“We pay so much disproportionately more for NATO. We are getting ripped off by every country in NATO, where they pay virtually nothing, most of them. And we’re paying the majority of the costs.”
A cornerstone of Donald Trump’s foreign policy is that most of the 28 member countries of NATO are getting a free ride. Trump has suggested that the U.S. is paying a “totally disproportionate share,” which he has also described as “the lion share’s” of NATO. Trump has even suggested that the NATO nations not paying their share should not be defended by the United States.
Trump’s words seem to suggest that the U.S. is paying more money to NATO than it should because other nations are not paying their share. The answer is more complicated than it first seems.
The issue has two sides. First, there are the operating costs of NATO. NATO’s Common Funded budget is $2.8 billion, which includes the contributions from all NATO countries. That budget is for the operational costs of NATO management. As the White House describes, this Common Funded budget includes “alliance operational costs (such as in Afghanistan or Kosovo); NATO AWACS (see below); training and exercises; joint facilities and infrastructure; common communications; the NATO headquarters and staff; and NATO’s unparalleled multinational integrated military command structure.”
Second, the military forces of NATO are comprised from individual national budgets. Those budgets impact only the country funding its military. What Germany or Hungary allot to their military comes solely from their national budgets, not subsidies from the United States or any other country. According to NATO guidelines, the alliance nations are supposed to fund their militaries with at least 2% of each nation’s GDP.
The United States only contributes 22% of the common budget or about $600-700 million. If the United States’ GDP was used solely as the basis for the common budget, it would contribute more than double what it does now. The other 27 NATO countries combined only have a slightly higher GDP than the United States. Clearly, when it comes to NATO’s budget for funding interests that serve the entire alliance, the United States is not overpaying its share. An argument can be made that the United States is actually underpaying its share. However, there’s a lot more to NATO. No one fights a war without soldiers and weapons. Those come from individual countries.
When individual national defense budget, the numbers are reversed but more complicated than Trump or Bernie Sanders, who claimed that “about 75%” of NATO was paid by the United States. It is true that if all the military budgets of the 28 NATO nations is totaled, the United States represents 72% of that total.
NATO’s 2% of the GDP to the military policy is not upheld by most nations. The United States spends about 3.61%. Only four other countries allocate the 2% minimum: Greece, United Kingdom, Poland and Estonia. Some of the others, like Belgium, Spain, Hungary and Luxembourg spend far less than 1%. There is justifiable criticism that 23 of the 28 NATO nations are not spending the required amount to maintain a military in the alliance. Yet, that does not mean the United States is paying more than its share or more than the alliance’s cost.
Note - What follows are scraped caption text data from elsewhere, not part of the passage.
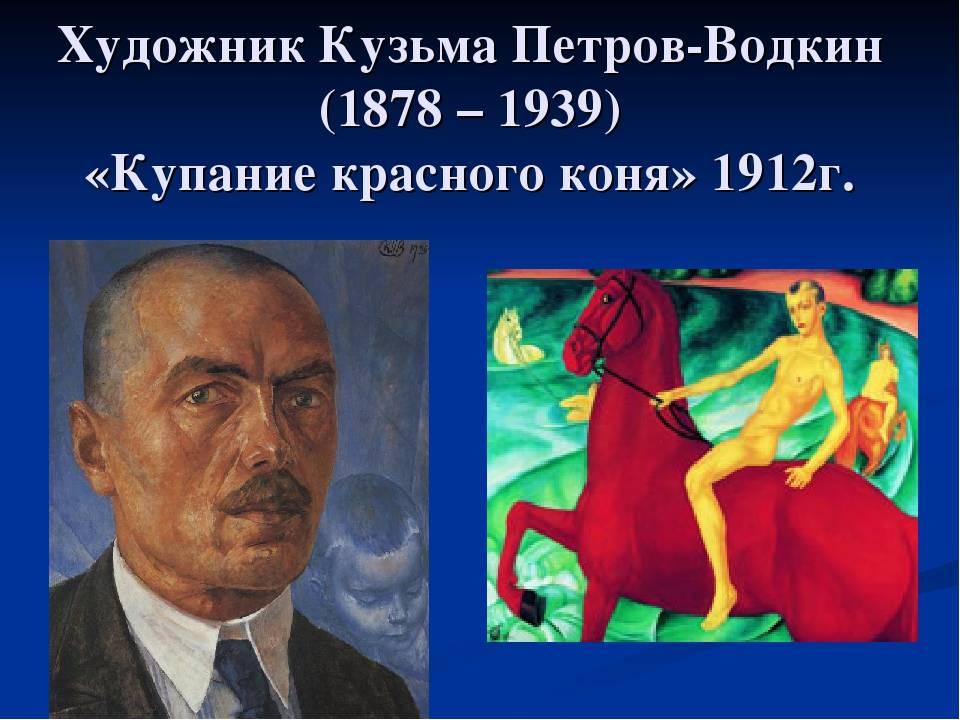 Художник петров-водкин: биография и творчество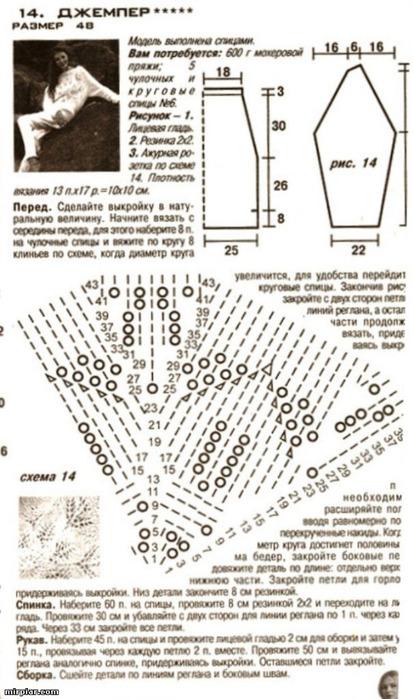 элегантный джемпер 2 (414x700, 117Kb)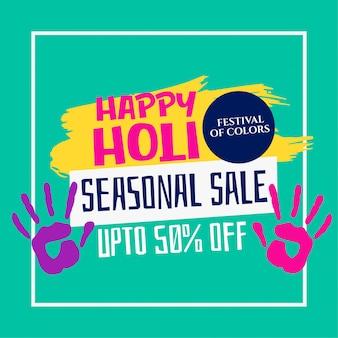 Happy holi festival venta plantilla diseño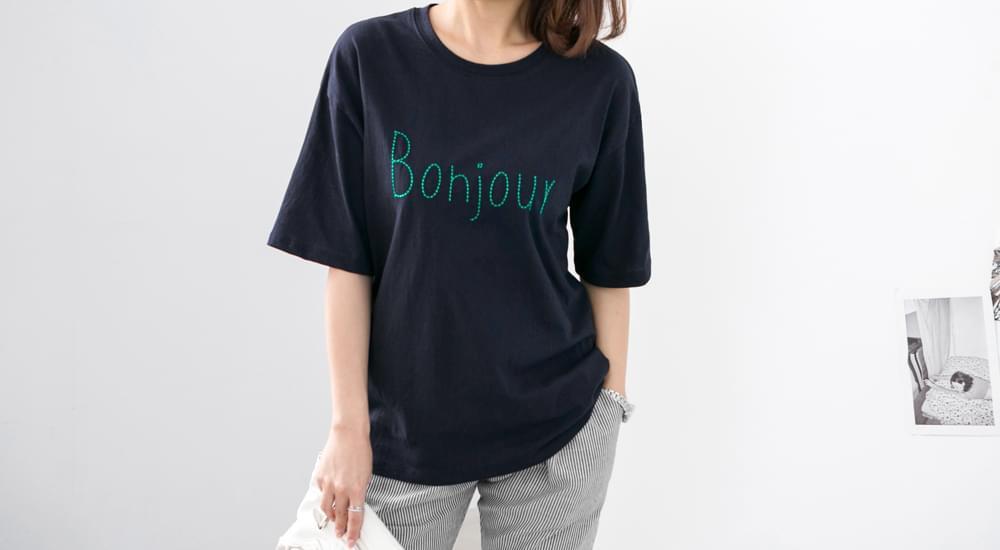 Bonjour Embroidered Short-sleeved T-shirt #103835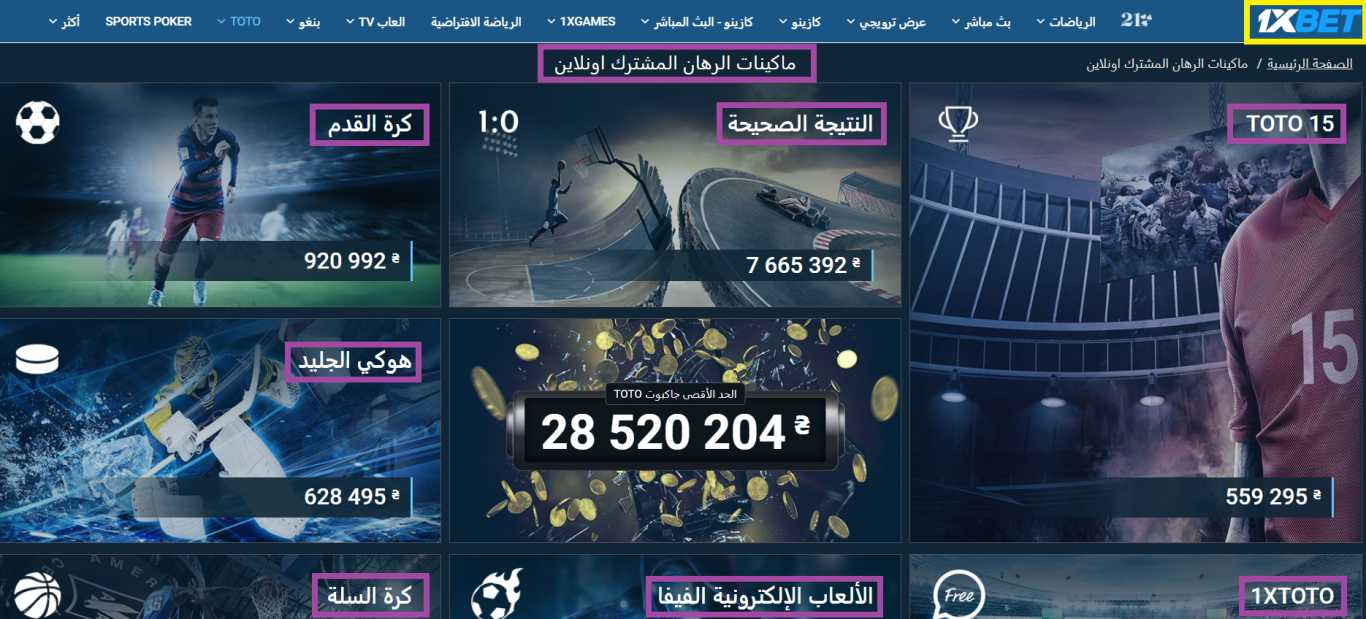 1xBet – كيف تتلقى الرمز الترويجي في مصر ؟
The United States has the largest military in the world because it has worldwide obligations. Nearly every other nation in NATO is almost exclusively focused on European defenses. The United States has more military stationed in East Asia than it does in Europe. Add in South Asia, the Middle East, Africa and the Americas, and the 3.61% spent on defense does not constitute an overspending on Europe. Actually, with the United States’ worldwide obligations, it may not be contributing 2% of its GDP to defending Europe.
While it is true that most NATO countries are not living up to their promises to keep their militaries at a required amount of strength, it simply is not true that the United States is disproportionately paying for NATO. The United States appears to be only paying for its required obligations and nothing more. The failure of many nations to pay their share does not cost the United States anything besides weakening the defenses of NATO.